**About this exercise**: Look below and pull out each line with the word "para".

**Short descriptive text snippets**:
*** Begin section ***
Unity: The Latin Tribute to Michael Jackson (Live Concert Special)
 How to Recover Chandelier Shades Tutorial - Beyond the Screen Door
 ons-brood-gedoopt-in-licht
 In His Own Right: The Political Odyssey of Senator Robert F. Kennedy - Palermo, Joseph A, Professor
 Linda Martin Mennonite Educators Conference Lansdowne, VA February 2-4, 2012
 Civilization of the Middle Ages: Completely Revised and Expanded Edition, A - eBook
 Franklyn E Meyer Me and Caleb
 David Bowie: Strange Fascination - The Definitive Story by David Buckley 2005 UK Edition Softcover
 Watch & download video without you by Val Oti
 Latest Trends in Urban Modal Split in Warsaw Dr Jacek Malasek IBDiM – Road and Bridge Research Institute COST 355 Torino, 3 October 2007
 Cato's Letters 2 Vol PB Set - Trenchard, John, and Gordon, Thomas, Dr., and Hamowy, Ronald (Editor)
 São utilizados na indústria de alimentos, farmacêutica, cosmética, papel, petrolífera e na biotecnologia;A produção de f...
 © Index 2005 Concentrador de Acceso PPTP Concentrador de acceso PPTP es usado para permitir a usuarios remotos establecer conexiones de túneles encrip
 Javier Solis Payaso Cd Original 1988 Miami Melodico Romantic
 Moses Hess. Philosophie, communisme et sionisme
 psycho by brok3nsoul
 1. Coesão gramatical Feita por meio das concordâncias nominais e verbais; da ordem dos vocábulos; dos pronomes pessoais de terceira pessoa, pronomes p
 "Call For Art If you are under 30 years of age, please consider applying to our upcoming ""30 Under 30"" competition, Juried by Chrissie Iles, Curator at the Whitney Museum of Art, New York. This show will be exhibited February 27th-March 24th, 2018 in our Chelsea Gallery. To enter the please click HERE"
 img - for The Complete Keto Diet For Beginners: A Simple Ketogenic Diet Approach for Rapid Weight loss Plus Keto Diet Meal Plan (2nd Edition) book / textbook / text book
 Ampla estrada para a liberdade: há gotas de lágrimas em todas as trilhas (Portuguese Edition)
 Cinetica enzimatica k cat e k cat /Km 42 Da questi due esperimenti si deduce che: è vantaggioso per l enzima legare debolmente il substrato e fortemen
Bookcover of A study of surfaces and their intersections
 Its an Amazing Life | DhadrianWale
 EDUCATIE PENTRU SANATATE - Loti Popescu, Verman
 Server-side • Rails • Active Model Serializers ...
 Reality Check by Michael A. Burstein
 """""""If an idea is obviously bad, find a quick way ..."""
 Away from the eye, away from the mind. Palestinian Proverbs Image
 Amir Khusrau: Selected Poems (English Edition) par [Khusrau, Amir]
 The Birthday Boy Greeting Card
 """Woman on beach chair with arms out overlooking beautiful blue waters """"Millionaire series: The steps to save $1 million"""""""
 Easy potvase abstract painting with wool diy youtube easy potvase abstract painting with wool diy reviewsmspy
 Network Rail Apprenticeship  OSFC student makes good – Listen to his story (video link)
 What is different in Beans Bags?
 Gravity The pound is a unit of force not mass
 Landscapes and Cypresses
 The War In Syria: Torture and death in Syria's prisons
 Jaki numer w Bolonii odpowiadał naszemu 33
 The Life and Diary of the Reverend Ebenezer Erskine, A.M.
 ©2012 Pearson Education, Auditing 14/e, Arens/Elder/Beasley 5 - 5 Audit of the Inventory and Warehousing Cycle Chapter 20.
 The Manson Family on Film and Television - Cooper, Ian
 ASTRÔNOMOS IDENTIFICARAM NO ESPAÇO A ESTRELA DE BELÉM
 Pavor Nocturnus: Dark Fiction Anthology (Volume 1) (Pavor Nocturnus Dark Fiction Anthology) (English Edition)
*** End section ***
**Task response**:
 © Index 2005 Concentrador de Acceso PPTP Concentrador de acceso PPTP es usado para permitir a usuarios remotos establecer conexiones de túneles encrip
 Ampla estrada para a liberdade: há gotas de lágrimas em todas as trilhas (Portuguese Edition)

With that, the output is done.